Vete a casa, Stacy. Vuelve con los que te quieren.

Con las personas a las que quieres.

Deseaba hacerlo, tanto que podía paladear ya el regreso. Así pues, ¿qué la detenía? Marcharse no era huir. No era darse vencida.

Hacían falta algo más que un par de amenazas y varios muertos para precipitarla al abismo.

Se quedó helada.

Precipitarla al abismo.

El socio de Leo se había precipitado al abismo.

Por un acantilado. Hacia su muerte.

Pensó en lo que le había dicho a Leo aquel primer día. Que había dos Conejos Blancos Supremos. Leo y su antiguo socio.

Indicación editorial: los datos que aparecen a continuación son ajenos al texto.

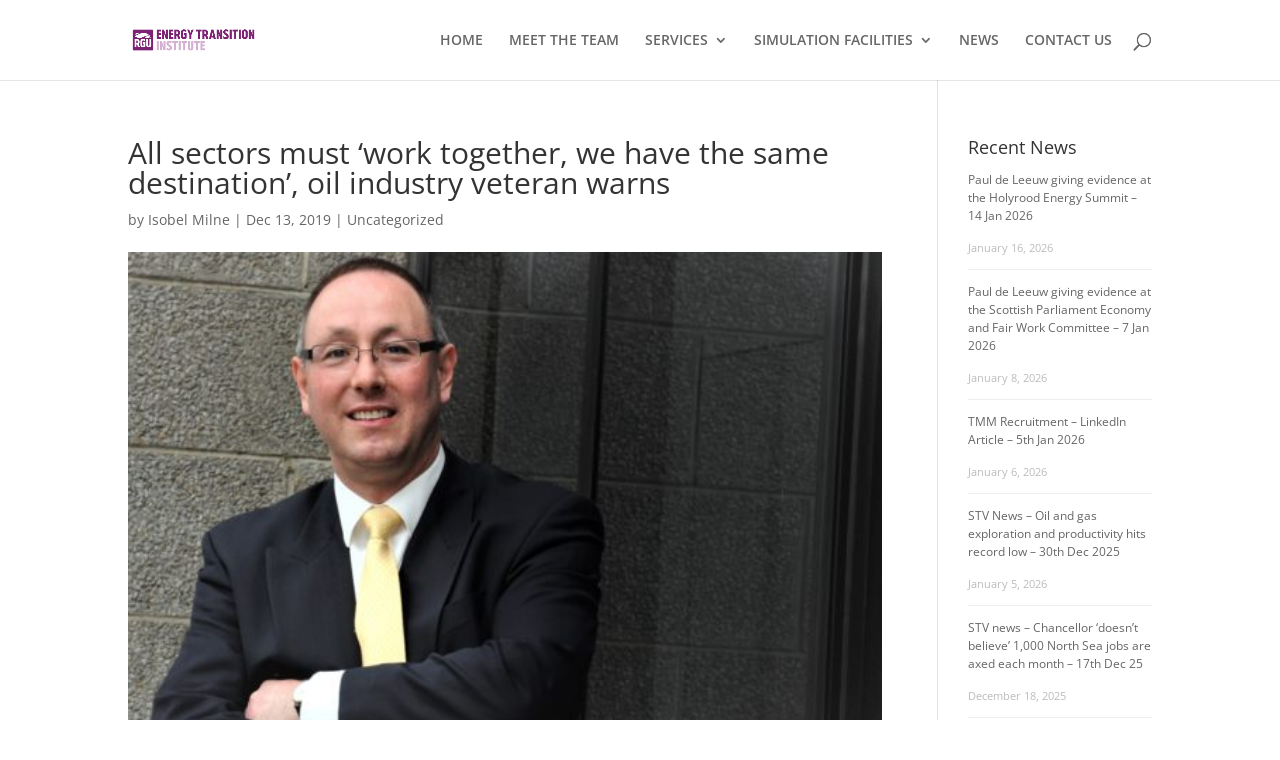

--- FILE ---
content_type: text/css
request_url: https://www.rgueti.com/wp-content/themes/OGI/style.css?ver=4.27.4
body_size: 110
content:
/*
 Theme Name:   ETI website
 Theme URI:    http://rgueti.com/
 Description:  ETI Theme
 Author:       Niamh Mooney
 Author URI:   http://thegatehouseagency.com
 Template:     Divi
 License:      GNU General Public License v2 or later
 License URI:  http://www.gnu.org/licenses/gpl-2.0.html
 Tags:         light, dark, two-columns, right-sidebar, responsive-layout, accessibility-ready
*/

#menu-courses .current-menu-item a {
color: #7e1974!important;
}
#menu-courses .menu-item a:hover {
color: #7e1974!important;
}

@media screen and (min-width: 980px) and (max-width: 1200px) {
#logo {
max-width: 250px;
}}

Contuvo el aliento. ¿Estaría vivo Danson?

Le echó un vistazo a su reloj. Eran las 12:35.

El hecho de que Leo fuera un noctámbulo estaba resultando muy útil; tenía que hacerle unas cuantas preguntas acerca de su antiguo socio.

Se puso la bata, salió al pasillo y bajó las escaleras. Como cabía esperar, salía luz por debajo de la puerta del despacho de Leo. Llamó.

– Leo -dijo-, soy Stacy.

Él abrió la puerta y esbozó aquella sonrisa bobalicona y ladeada que le era propia.

– Alguien más anda por ahí a medianoche -dijo-. Qué agradable sorpresa.

– ¿Puedo pasar?

Al oír su tono formal, la sonrisa de Leo se desvaneció.

– Claro.

Ella entró; Leo dejó la puerta abierta. Concienzudamente abierta, pensó ella.